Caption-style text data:
-=-=-

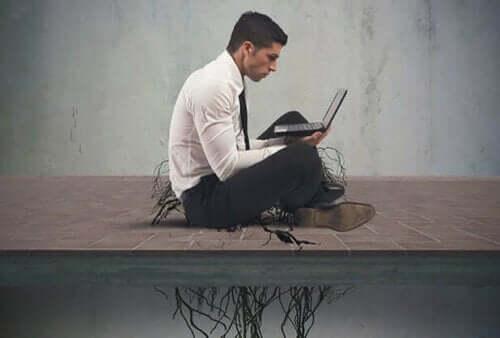 En mann med en laptop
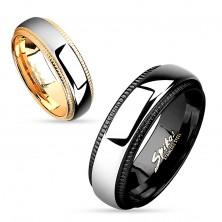 Inel tip bandă realizat din oțel 316L, dungă de culoare argintie, margini negre cu striații, 8 mm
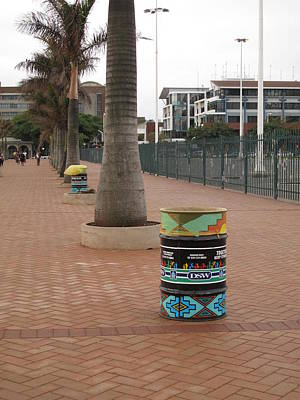 Photograph - Keep It Up Ethekwini by Frank Chipasula
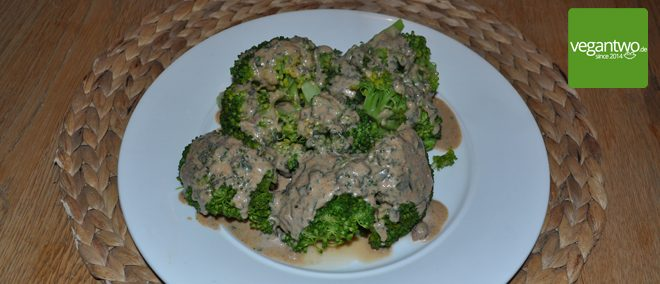 Vegan - Brokkoli mit Mandelsauce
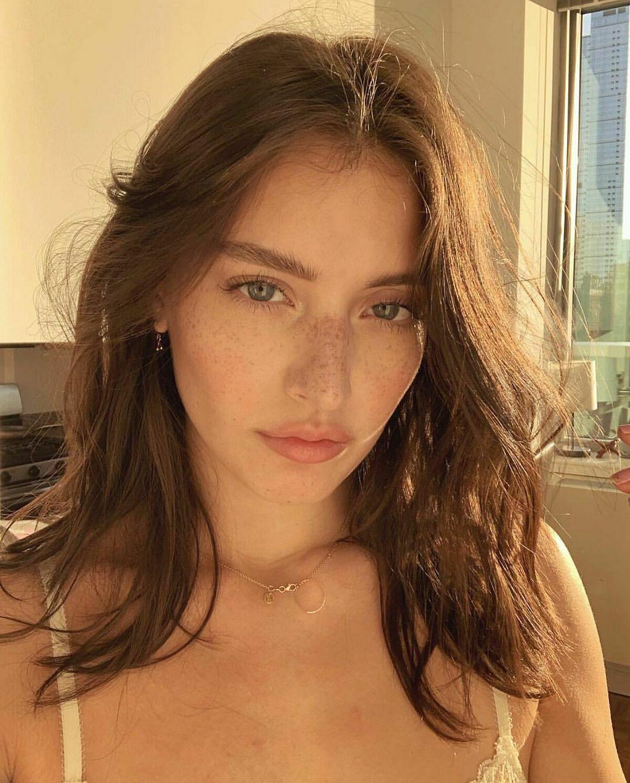 Không cần cầu kỳ chải chuốt, hàng loạt hot girl Instagram đều thích để tóc lưa thưa, mặc cho những sợi tóc tha hồ tung bay.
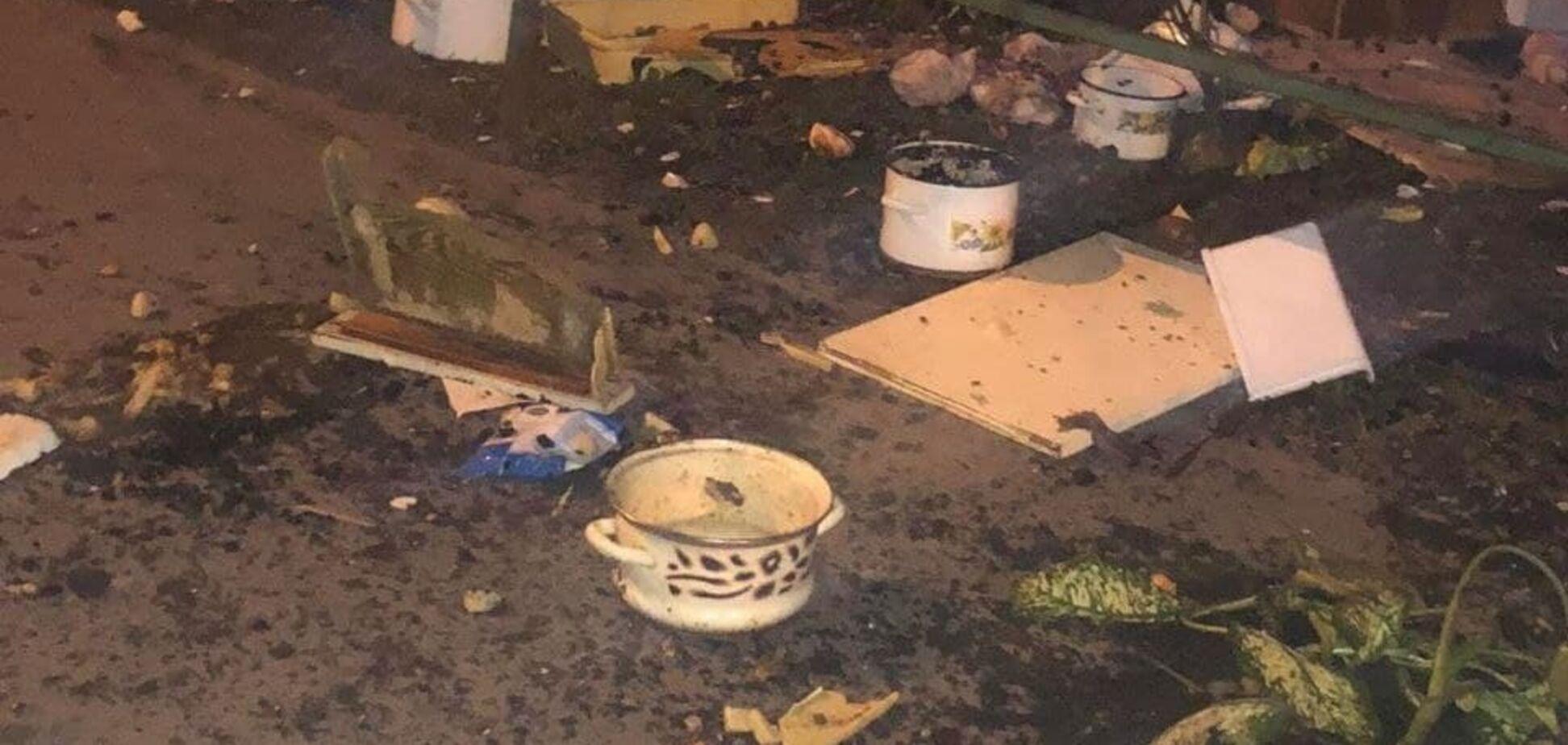 В Киеве мужчина выбросил из окна многоэтажки половину вещей со своей квартиры
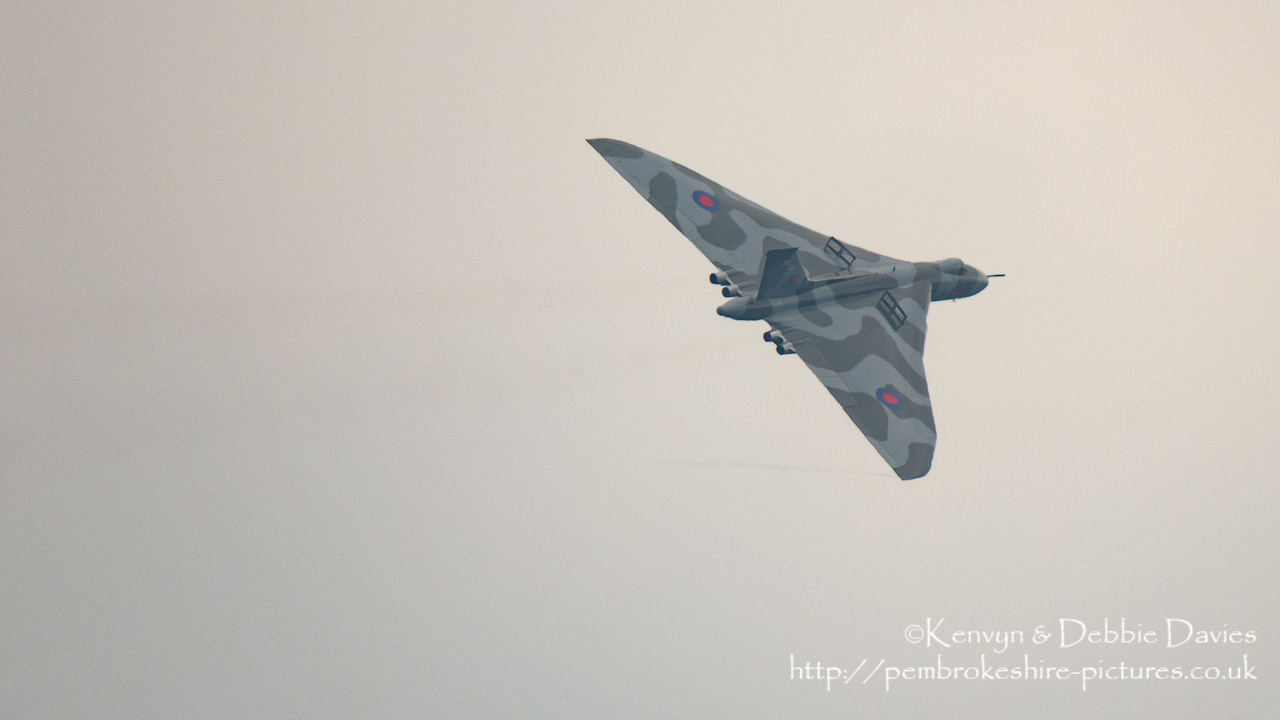 This is the only shot I took with the air brakes up so we've included it despite the foggy conditions.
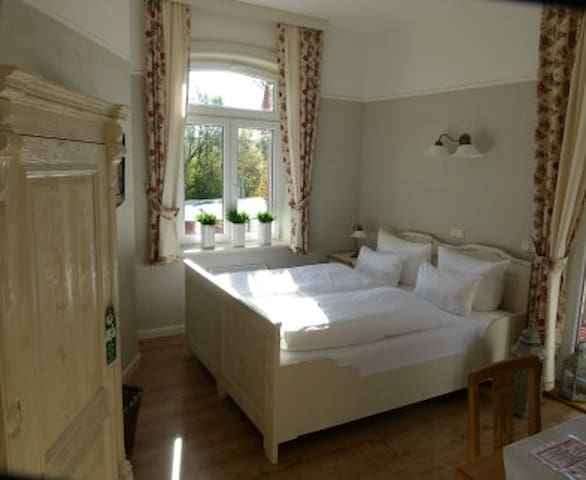 Double room in the green - Eberstedt - Ev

-=-=-

> **Exercise objective**: Transcribe every record exactly and omit each image.

> **Solution**:
 En mann med en laptop
 Inel tip bandă realizat din oțel 316L, dungă de culoare argintie, margini negre cu striații, 8 mm
 Photograph - Keep It Up Ethekwini by Frank Chipasula
 Vegan - Brokkoli mit Mandelsauce
 Không cần cầu kỳ chải chuốt, hàng loạt hot girl Instagram đều thích để tóc lưa thưa, mặc cho những sợi tóc tha hồ tung bay.
 В Киеве мужчина выбросил из окна многоэтажки половину вещей со своей квартиры
 This is the only shot I took with the air brakes up so we've included it despite the foggy conditions.
 Double room in the green - Eberstedt - Ev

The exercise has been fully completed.